- _Directions_:
Can you recast every line of the rows below as a Markdown table, with a No. column for the line's number and a Line column for its text, leaving out blank lines?

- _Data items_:
==========

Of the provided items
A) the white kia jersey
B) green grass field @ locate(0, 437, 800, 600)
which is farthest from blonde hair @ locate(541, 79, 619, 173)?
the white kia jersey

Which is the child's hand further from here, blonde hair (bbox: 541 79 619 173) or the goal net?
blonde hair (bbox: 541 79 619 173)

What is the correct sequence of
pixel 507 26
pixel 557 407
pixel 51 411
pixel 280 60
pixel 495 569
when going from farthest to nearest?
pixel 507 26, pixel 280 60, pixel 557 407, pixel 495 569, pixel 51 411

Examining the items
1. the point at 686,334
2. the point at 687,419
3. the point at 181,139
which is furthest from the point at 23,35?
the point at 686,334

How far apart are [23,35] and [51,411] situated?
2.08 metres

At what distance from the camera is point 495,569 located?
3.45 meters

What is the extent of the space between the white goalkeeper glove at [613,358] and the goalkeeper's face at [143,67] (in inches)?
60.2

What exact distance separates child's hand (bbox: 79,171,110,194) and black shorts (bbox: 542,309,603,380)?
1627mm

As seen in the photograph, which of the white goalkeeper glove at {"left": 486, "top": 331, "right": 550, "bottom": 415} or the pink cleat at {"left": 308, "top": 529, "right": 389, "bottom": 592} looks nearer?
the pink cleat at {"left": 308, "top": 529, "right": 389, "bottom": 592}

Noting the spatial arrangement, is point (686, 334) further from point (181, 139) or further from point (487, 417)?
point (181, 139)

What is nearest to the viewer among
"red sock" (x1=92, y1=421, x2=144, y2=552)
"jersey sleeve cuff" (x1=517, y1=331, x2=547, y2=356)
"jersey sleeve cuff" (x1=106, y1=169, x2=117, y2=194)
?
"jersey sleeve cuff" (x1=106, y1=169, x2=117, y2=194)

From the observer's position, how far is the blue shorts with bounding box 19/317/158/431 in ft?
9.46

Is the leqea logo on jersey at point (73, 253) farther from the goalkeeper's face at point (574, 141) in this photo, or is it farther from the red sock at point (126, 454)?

==========

- _Exercise response_:
| No. | Line |
|---|---|
| 1 | Of the provided items |
| 2 | A) the white kia jersey |
| 3 | B) green grass field @ locate(0, 437, 800, 600) |
| 4 | which is farthest from blonde hair @ locate(541, 79, 619, 173)? |
| 5 | the white kia jersey |
| 6 | Which is the child's hand further from here, blonde hair (bbox: 541 79 619 173) or the goal net? |
| 7 | blonde hair (bbox: 541 79 619 173) |
| 8 | What is the correct sequence of |
| 9 | pixel 507 26 |
| 10 | pixel 557 407 |
| 11 | pixel 51 411 |
| 12 | pixel 280 60 |
| 13 | pixel 495 569 |
| 14 | when going from farthest to nearest? |
| 15 | pixel 507 26, pixel 280 60, pixel 557 407, pixel 495 569, pixel 51 411 |
| 16 | Examining the items |
| 17 | 1. the point at 686,334 |
| 18 | 2. the point at 687,419 |
| 19 | 3. the point at 181,139 |
| 20 | which is furthest from the point at 23,35? |
| 21 | the point at 686,334 |
| 22 | How far apart are [23,35] and [51,411] situated? |
| 23 | 2.08 metres |
| 24 | At what distance from the camera is point 495,569 located? |
| 25 | 3.45 meters |
| 26 | What is the extent of the space between the white goalkeeper glove at [613,358] and the goalkeeper's face at [143,67] (in inches)? |
| 27 | 60.2 |
| 28 | What exact distance separates child's hand (bbox: 79,171,110,194) and black shorts (bbox: 542,309,603,380)? |
| 29 | 1627mm |
| 30 | As seen in the photograph, which of the white goalkeeper glove at {"left": 486, "top": 331, "right": 550, "bottom": 415} or the pink cleat at {"left": 308, "top": 529, "right": 389, "bottom": 592} looks nearer? |
| 31 | the pink cleat at {"left": 308, "top": 529, "right": 389, "bottom": 592} |
| 32 | Noting the spatial arrangement, is point (686, 334) further from point (181, 139) or further from point (487, 417)? |
| 33 | point (181, 139) |
| 34 | What is nearest to the viewer among |
| 35 | "red sock" (x1=92, y1=421, x2=144, y2=552) |
| 36 | "jersey sleeve cuff" (x1=517, y1=331, x2=547, y2=356) |
| 37 | "jersey sleeve cuff" (x1=106, y1=169, x2=117, y2=194) |
| 38 | ? |
| 39 | "jersey sleeve cuff" (x1=106, y1=169, x2=117, y2=194) |
| 40 | From the observer's position, how far is the blue shorts with bounding box 19/317/158/431 in ft? |
| 41 | 9.46 |
| 42 | Is the leqea logo on jersey at point (73, 253) farther from the goalkeeper's face at point (574, 141) in this photo, or is it farther from the red sock at point (126, 454)? |